Lawmakers accuse FAA of inaccurate testimony

Democrats question last week's testimony of agency officials on safety meetings with airlines, repair stations.

Top House Transportation and Infrastructure Committee Democrats Tuesday accused FAA officials of giving "inaccurate and misleading" testimony during a hearing last Thursday on lax aviation safety oversight by the agency.

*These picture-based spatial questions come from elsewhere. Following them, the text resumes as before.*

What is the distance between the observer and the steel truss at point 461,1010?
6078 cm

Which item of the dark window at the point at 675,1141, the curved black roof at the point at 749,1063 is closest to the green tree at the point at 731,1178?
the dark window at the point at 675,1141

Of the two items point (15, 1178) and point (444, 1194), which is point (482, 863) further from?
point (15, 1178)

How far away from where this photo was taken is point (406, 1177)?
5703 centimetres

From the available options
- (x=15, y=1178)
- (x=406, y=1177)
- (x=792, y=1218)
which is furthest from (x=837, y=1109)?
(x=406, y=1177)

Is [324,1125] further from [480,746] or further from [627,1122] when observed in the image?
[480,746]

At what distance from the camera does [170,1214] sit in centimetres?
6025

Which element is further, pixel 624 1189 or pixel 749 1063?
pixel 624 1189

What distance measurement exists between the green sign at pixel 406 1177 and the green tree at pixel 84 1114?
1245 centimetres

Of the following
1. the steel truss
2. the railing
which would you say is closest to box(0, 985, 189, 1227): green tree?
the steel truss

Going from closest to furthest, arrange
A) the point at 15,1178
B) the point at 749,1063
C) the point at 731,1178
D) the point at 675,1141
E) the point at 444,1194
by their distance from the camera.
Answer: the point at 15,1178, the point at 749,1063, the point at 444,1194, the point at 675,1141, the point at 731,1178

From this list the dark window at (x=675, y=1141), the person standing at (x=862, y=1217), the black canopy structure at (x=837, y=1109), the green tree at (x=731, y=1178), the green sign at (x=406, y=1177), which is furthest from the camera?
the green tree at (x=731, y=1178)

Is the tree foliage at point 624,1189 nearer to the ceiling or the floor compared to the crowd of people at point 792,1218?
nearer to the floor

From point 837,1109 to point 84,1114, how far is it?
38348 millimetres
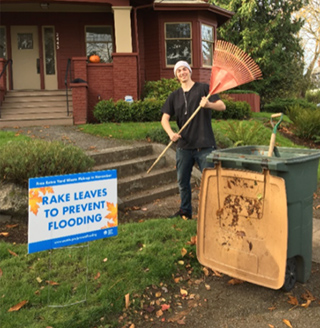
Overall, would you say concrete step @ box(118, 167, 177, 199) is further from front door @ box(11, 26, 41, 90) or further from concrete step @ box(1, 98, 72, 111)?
front door @ box(11, 26, 41, 90)

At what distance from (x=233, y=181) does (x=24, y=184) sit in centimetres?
320

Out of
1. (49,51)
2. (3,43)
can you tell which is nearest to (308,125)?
(49,51)

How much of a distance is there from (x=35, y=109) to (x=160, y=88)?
4126 mm

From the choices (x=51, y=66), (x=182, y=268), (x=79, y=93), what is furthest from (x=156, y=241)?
(x=51, y=66)

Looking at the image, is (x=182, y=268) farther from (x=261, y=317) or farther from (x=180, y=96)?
(x=180, y=96)

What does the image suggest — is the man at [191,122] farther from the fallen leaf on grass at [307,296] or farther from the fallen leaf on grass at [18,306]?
the fallen leaf on grass at [18,306]

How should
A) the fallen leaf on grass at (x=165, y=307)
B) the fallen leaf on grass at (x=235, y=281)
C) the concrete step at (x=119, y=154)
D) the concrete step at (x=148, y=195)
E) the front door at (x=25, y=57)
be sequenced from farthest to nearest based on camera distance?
1. the front door at (x=25, y=57)
2. the concrete step at (x=119, y=154)
3. the concrete step at (x=148, y=195)
4. the fallen leaf on grass at (x=235, y=281)
5. the fallen leaf on grass at (x=165, y=307)

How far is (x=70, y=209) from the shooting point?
302 centimetres

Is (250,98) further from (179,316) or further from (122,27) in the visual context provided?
(179,316)

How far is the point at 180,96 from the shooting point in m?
4.70

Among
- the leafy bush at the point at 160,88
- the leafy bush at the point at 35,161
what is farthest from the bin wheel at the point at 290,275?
the leafy bush at the point at 160,88

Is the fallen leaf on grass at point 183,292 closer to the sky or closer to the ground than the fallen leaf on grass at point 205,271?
closer to the ground

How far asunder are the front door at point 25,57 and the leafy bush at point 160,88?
402 centimetres

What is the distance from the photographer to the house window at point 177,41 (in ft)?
50.3
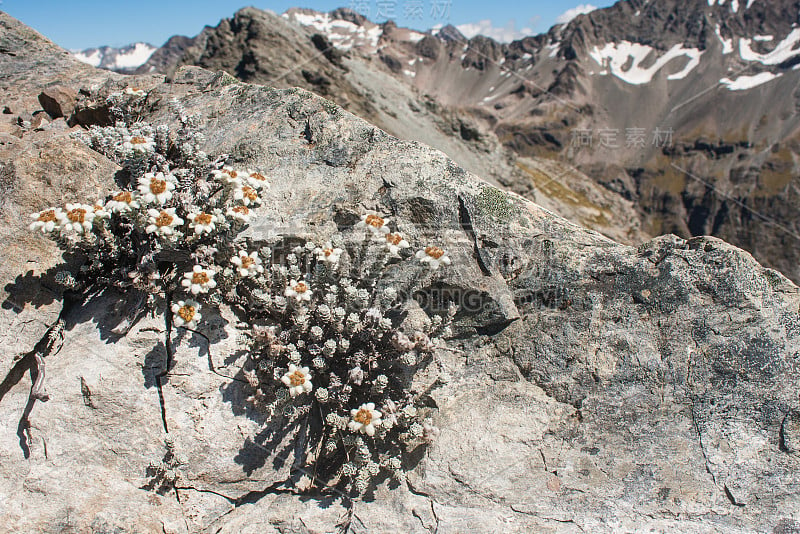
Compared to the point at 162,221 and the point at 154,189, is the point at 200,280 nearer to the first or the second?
the point at 162,221

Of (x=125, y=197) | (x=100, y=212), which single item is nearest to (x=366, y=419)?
(x=125, y=197)

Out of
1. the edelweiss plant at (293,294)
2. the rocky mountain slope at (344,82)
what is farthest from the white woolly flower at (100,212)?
the rocky mountain slope at (344,82)

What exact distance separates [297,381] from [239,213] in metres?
1.95

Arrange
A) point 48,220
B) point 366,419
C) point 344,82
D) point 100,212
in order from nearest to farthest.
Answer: point 366,419 → point 48,220 → point 100,212 → point 344,82

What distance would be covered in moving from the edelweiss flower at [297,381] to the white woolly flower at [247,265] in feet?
3.75

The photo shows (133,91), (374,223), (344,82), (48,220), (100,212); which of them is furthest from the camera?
(344,82)

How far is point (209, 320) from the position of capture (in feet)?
17.6

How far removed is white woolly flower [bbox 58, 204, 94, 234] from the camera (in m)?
4.76

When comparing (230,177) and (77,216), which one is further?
(230,177)

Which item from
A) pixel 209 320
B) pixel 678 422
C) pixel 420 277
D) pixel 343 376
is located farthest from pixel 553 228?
pixel 209 320

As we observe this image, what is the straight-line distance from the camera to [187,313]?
4.82m

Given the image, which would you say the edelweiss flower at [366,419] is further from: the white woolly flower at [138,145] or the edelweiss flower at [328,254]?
the white woolly flower at [138,145]

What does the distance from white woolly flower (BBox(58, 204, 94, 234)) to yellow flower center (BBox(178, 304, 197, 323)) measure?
1.29m

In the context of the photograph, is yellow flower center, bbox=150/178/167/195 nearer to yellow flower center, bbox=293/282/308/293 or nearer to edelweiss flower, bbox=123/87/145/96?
yellow flower center, bbox=293/282/308/293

Democrats are targeting testimony of three FAA officials regarding whether agency safety inspectors and managers were ordered "to conduct special meetings with all airlines, repair stations and other regulated entities to deliver and discuss" new procedures for appealing actions by safety inspectors, according to a letter from Transportation and Infrastructure Committee Chairman James Oberstar, D-Minn., Aviation Subcommittee Chairman Jerry Costello, D-Ill., and Highways and Transit Subcommittee Chairman Peter DeFazio, D-Ore. They are specifically targeting assertions by the FAA officials that agency managers and inspectors had up to one year to deliver these new procedures to airlines and others regulated by the agency.

"This relaxed approach is radically different" than a February 2004 FAA memorandum directing that meetings were to be conducted within two months, the Democrats wrote to FAA Associate Administrator for Aviation Safety Nicholas Sabatini; James Ballough, director of the agency's flight standards service; and Thomas Stuckey, who oversaw FAA safety inspections at Southwest Airlines.

Transportation Secretary Mary Peters and acting FAA Administrator Robert Sturgell were sent copies.